小布施の北斎館へ富嶽36景展を見に行きました。北斎は、36では描きたりず100景を描いて3冊の本にして出版していることも、展示で知りました。初めて36景全てを見ましたが、その構図たるや日本画、浮世絵の範疇ではなく、今の絵画に通ずるように思われました。また、観察が細かく、36景に描かれた江戸時代の庶民の暮らしとのテーマで、民俗の論文が書けそうな気がしました。モースの「日本その日その日」を今読んでますが、そこにでてくる暮らしぶりが絵でわかる気がしました。みんな重いものを軽々と背負ったり、褌だけで働いたり、野山に弁当持って出かけて景色を楽しんだりしています。
北斎は80過ぎて小布施に来て、多くの作品を残しています。小布施の豪商、高井鴻山がパトロンとなって創作活動を支えたのです。80になって江戸と行き来をした北斎はただものではありません。90歳ころ江戸で亡くなったのですが、死ぬまで創作意欲が絶えることはなく、絵は進化し続け、あと10年か20年あれば自分の画業も大成できるのにといったそうですから、これもすごい。江戸末期の平均寿命はおそらく60歳程度だったでしょうから、80で小布施出での画業は超高齢者のなせる技なのに、作品は龍や鳳凰ほとばしる波などエネルギーに満ちています。 自分もこれから一仕事どころか二も三もやらねばならないと、エネルギーをもらいました。

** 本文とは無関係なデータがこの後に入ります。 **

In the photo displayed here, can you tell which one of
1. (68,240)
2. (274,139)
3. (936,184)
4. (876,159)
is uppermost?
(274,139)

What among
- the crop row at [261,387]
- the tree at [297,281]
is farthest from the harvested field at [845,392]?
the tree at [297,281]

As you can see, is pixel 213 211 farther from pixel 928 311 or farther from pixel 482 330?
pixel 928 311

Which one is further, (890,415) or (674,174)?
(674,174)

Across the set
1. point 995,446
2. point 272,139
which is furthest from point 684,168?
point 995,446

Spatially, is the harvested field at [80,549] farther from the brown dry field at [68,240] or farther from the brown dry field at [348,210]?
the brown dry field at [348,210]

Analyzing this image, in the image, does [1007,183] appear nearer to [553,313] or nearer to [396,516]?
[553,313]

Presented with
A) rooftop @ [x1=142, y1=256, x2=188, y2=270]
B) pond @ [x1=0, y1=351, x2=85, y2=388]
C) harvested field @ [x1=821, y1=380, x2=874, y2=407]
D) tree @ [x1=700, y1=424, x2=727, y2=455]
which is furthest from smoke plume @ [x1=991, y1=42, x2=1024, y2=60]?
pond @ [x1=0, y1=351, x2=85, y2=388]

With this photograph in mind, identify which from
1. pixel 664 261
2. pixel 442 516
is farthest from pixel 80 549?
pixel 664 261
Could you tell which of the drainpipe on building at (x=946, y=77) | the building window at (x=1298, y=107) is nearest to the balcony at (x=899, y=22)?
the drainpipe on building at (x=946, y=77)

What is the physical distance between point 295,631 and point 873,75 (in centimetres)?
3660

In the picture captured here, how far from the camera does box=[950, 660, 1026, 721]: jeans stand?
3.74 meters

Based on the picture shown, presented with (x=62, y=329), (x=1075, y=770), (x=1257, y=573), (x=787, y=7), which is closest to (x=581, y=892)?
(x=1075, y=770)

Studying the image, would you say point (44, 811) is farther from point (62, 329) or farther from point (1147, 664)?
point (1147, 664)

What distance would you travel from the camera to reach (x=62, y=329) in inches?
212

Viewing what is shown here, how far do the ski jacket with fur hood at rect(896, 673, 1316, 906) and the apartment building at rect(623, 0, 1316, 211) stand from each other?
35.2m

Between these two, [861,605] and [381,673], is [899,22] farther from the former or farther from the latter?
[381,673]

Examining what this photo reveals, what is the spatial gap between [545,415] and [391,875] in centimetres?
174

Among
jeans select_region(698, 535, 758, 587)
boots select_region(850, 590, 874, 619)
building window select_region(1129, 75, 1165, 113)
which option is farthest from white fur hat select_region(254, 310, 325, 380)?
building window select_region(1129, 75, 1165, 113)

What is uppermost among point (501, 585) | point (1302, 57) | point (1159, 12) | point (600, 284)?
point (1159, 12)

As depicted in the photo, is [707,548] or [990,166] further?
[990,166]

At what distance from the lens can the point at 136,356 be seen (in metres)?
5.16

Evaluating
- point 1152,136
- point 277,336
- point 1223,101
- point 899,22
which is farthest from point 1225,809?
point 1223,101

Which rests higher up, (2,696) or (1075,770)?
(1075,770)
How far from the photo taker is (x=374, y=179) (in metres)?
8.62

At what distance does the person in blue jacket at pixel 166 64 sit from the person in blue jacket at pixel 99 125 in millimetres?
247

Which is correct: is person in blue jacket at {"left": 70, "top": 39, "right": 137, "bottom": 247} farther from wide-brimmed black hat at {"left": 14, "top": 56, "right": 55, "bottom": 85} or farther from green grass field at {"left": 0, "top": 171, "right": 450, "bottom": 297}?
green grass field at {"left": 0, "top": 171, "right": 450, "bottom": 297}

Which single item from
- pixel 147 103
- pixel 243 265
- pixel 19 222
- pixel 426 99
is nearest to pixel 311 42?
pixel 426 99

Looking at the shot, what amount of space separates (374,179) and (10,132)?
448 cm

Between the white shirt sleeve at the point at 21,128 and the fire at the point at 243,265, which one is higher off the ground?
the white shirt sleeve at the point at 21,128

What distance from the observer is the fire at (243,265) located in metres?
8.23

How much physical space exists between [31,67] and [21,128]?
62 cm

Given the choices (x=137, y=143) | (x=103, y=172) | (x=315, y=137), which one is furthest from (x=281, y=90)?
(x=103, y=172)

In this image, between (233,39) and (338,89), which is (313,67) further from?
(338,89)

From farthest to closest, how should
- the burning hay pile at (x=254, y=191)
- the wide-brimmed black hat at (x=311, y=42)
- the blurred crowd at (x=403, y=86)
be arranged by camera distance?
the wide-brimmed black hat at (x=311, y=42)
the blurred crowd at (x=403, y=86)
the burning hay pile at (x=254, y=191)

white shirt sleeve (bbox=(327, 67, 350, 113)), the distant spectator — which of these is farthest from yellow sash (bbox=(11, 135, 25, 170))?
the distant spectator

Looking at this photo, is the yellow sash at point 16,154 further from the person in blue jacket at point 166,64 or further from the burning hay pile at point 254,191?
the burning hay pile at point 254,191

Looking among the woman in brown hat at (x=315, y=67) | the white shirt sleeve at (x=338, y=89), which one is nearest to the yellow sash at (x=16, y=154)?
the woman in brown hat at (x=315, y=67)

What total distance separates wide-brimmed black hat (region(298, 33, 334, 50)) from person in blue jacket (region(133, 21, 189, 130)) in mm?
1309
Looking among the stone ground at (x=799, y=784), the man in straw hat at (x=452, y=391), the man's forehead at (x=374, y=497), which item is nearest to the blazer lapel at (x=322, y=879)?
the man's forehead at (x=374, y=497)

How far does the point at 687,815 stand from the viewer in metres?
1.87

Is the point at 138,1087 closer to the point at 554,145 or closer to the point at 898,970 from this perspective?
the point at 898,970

それ以上に気になったのは、高井鴻山という人です。学問芸術に通じた豪商にして北斎のパトロン。写真は彼の書斎と北斎のために作ったアトリエです。
彼の所へは幕末の志士も多く訪れたため、もしもの時のために抜け穴も用意してあったといいます。真中の縁側の隅にありました。もう一つ、屋内の押入れと見せかけたところにも二階から一階床下に通ずる抜け穴がありました。お上にたてつくことを、豪商としてはどう考えていたのでしょうか。正しいことをしていると思わなければ、とてもこんな細工はできません。武士に庶民はペコペコして頭が上がらなかったのではないようなのです。そして、どういうことなのか理解に苦しむのは、北斎に師事して後の高井鴻山は、妖怪の絵を得意と
したというのです。ゲゲゲの鬼太郎を思わせる左の絵は、知り合いの子どもの誕生祝いにあげたものだそうです。これをもらった側は、どうおもったのでしょうか。解説では、彼は老荘思想に通じ、全ての自然に命があると感じてそれを妖怪の形で表現したとありますが、納得できる説明ではないように思います。商売にはからきし不熱心で、学問と放蕩につぎ込み、破産してしまう高井鴻山という人物にも興味をひかれます。誰か北斎と高井鴻山とを小説にしたら面白いだろうと思います。